* **Data excerpts**:
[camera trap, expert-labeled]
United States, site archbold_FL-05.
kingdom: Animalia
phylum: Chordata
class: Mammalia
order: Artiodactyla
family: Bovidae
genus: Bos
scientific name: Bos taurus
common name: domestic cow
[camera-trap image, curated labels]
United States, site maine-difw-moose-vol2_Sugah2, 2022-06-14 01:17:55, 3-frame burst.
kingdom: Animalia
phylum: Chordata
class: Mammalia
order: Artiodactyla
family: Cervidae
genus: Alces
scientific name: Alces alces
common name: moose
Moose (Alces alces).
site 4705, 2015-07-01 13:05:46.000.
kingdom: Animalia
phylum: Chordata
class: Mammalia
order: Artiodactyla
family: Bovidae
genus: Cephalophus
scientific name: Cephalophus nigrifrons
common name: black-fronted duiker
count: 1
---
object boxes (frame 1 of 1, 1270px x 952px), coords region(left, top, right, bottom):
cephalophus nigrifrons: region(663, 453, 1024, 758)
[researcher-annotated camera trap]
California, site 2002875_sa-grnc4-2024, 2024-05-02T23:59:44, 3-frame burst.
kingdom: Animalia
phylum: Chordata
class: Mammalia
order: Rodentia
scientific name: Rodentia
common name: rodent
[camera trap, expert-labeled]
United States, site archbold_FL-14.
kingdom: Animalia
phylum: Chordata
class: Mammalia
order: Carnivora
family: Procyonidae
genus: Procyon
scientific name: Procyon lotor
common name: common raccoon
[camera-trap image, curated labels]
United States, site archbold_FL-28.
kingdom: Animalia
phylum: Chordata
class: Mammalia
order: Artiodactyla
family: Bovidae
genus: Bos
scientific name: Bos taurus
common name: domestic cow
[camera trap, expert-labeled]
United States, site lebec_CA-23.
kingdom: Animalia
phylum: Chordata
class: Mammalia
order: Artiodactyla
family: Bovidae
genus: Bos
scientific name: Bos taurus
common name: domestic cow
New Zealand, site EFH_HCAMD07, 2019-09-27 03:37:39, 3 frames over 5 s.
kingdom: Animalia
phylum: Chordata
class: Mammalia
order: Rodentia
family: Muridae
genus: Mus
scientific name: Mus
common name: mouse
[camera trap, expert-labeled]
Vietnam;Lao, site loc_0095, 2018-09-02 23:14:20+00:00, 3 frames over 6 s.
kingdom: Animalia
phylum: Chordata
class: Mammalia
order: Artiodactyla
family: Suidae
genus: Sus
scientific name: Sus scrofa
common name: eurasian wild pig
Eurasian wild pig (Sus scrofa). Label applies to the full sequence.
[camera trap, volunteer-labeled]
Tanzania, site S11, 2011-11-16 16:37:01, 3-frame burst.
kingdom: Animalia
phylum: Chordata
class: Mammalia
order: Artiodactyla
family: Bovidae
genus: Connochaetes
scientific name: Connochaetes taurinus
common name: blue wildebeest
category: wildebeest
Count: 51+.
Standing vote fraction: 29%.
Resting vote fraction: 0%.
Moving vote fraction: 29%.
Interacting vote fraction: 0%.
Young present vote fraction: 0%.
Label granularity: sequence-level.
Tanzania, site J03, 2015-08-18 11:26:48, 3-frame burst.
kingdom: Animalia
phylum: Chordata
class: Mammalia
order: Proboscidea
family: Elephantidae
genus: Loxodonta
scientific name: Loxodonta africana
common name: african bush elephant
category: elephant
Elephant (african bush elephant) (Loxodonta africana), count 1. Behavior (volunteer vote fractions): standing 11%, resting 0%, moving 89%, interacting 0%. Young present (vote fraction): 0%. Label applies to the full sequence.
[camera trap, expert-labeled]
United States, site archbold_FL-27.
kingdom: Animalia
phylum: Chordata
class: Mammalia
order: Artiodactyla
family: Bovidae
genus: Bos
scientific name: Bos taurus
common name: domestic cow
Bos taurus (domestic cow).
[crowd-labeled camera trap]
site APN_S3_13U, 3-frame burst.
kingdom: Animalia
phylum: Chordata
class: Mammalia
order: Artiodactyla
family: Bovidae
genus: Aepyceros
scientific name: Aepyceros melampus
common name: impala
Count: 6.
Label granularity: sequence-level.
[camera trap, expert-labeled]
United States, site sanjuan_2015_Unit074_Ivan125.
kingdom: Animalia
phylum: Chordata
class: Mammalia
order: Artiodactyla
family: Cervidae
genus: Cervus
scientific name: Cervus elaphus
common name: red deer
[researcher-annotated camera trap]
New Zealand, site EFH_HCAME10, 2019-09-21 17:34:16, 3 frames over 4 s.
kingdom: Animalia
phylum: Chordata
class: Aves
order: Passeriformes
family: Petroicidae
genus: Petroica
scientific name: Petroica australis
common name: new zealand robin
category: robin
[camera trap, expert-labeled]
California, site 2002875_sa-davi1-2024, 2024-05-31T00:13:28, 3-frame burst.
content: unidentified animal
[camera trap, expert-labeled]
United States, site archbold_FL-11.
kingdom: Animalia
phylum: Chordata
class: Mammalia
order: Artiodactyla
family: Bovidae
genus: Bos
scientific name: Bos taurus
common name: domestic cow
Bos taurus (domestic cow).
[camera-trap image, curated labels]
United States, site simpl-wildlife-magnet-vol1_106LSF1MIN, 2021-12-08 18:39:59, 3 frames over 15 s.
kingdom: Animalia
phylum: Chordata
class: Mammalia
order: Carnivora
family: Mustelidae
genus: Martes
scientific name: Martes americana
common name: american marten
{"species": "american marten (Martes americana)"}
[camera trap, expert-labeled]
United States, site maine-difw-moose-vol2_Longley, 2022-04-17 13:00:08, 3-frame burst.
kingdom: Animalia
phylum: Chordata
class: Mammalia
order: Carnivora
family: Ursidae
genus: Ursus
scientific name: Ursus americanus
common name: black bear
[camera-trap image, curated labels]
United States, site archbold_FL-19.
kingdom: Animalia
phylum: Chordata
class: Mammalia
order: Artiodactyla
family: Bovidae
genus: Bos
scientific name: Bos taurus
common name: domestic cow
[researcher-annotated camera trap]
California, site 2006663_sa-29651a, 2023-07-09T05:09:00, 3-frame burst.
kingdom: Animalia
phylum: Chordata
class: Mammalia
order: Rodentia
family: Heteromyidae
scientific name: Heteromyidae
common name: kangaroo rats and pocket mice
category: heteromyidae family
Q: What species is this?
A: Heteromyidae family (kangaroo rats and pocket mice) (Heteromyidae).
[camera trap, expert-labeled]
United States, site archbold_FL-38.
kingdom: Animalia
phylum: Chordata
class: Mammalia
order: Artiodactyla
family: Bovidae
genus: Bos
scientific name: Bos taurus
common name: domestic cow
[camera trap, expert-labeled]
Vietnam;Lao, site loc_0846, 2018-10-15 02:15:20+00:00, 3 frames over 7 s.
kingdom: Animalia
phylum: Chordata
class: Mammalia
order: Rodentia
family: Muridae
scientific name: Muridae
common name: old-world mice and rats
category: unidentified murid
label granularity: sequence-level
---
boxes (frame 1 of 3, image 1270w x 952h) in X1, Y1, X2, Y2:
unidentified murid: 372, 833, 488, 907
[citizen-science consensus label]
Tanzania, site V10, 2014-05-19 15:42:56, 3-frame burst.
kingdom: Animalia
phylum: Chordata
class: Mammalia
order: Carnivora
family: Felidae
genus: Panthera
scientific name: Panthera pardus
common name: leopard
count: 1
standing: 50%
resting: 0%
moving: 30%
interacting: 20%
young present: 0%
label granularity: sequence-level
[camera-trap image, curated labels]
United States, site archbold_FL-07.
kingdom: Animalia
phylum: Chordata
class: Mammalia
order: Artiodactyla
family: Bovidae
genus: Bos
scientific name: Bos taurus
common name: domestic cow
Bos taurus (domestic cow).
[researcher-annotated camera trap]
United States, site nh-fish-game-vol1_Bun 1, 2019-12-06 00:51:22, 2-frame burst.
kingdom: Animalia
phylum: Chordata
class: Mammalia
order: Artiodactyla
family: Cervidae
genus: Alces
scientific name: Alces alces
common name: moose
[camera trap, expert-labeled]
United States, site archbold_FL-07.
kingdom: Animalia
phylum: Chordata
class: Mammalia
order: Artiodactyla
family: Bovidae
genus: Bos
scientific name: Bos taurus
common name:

* **Assignment**:
How many of the lines above include the word "frames"? Respond with the number alone.

* **The completed task**:
5